--- To be done ---
Decide whether each statement agrees with the Bangkok hotels article below, answering yes or no and quoting the article's deciding words: (a) the Capella and Four Seasons hotels stand next to each other on the Chao Phraya; (b) the breakfast described is eaten in an indoor dining room; (c) the writer dislikes the constant buzz of the city.

--- Quoted text ---
************

Checking In: Bangkok’s Latest Riverside Hotels

Neighboring each other on the banks of the Chao Phraya, the Thai capital’s dazzling new Capella and Four Seasons hotels provide a double dose of waterfront sophistication.

Left to right: On the grounds of the Four Seasons Bangkok; Capella Bangkok’s signature cocktail bar, Stella. (Photos: Chris Schalkx)

This is it,” I said to my wife with a mouth full of ricotta-parmesan pancakes. “This is my new favorite breakfast spot in Bangkok.” Here, on a dining terrace under a rain tree, with the Chao Phraya River sloshing against the embankment and the hushed thrum of the Thai capital almost out of earshot. However much I love the ceaseless buzz of this city, I’m always on the lookout for a place that feels like an escape from it. A bubble of calm amid the bustle. And with the recent arrival of the Capella Bangkok, I think I’ve found just that.

************

--- Dataset content ---
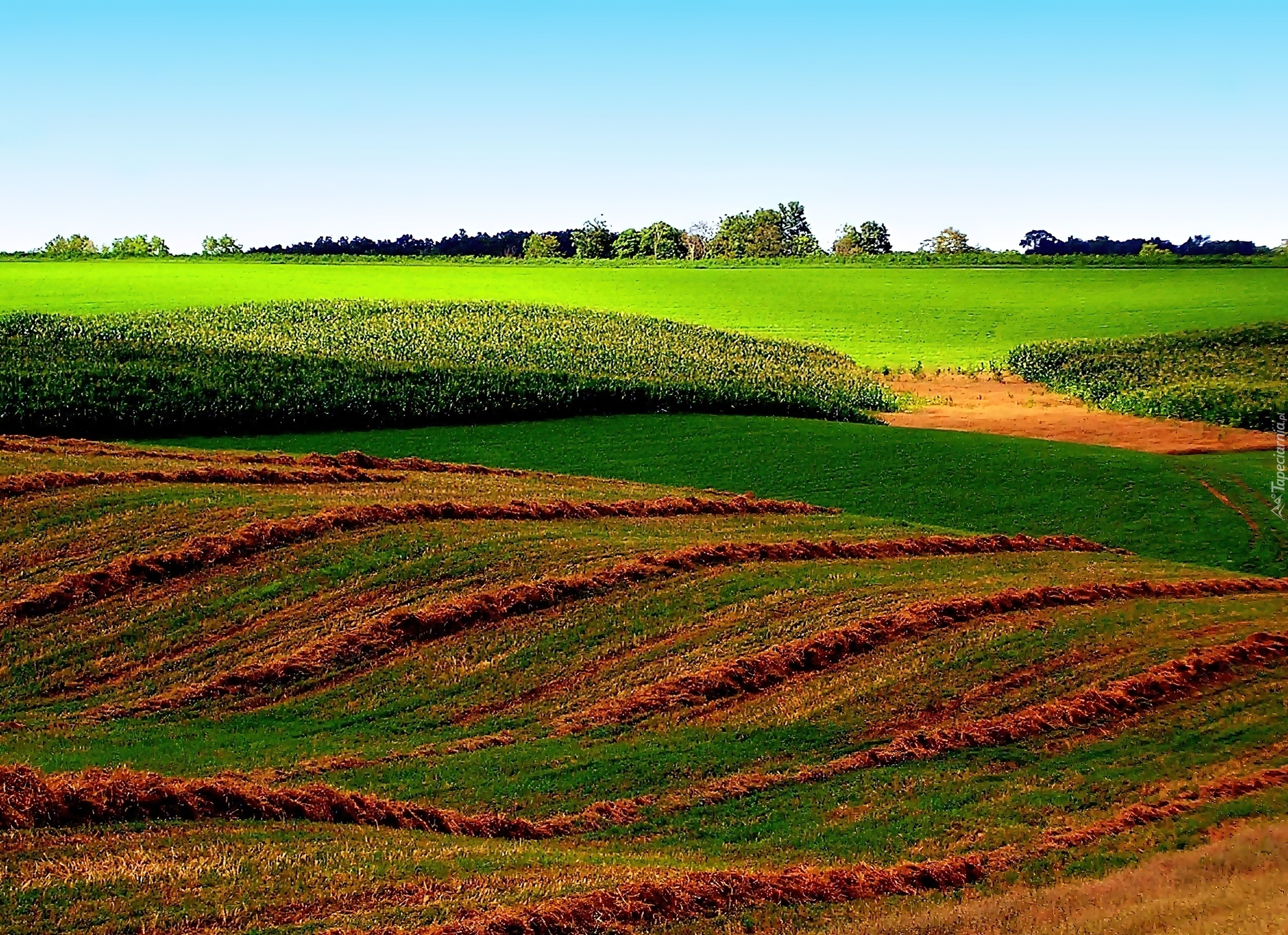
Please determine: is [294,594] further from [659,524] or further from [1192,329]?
[1192,329]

************

--- Answer in full ---
(a) Yes: "Neighboring each other on the banks of the Chao Phraya"
(b) No: "on a dining terrace under a rain tree"
(c) No: "However much I love the ceaseless buzz of this city"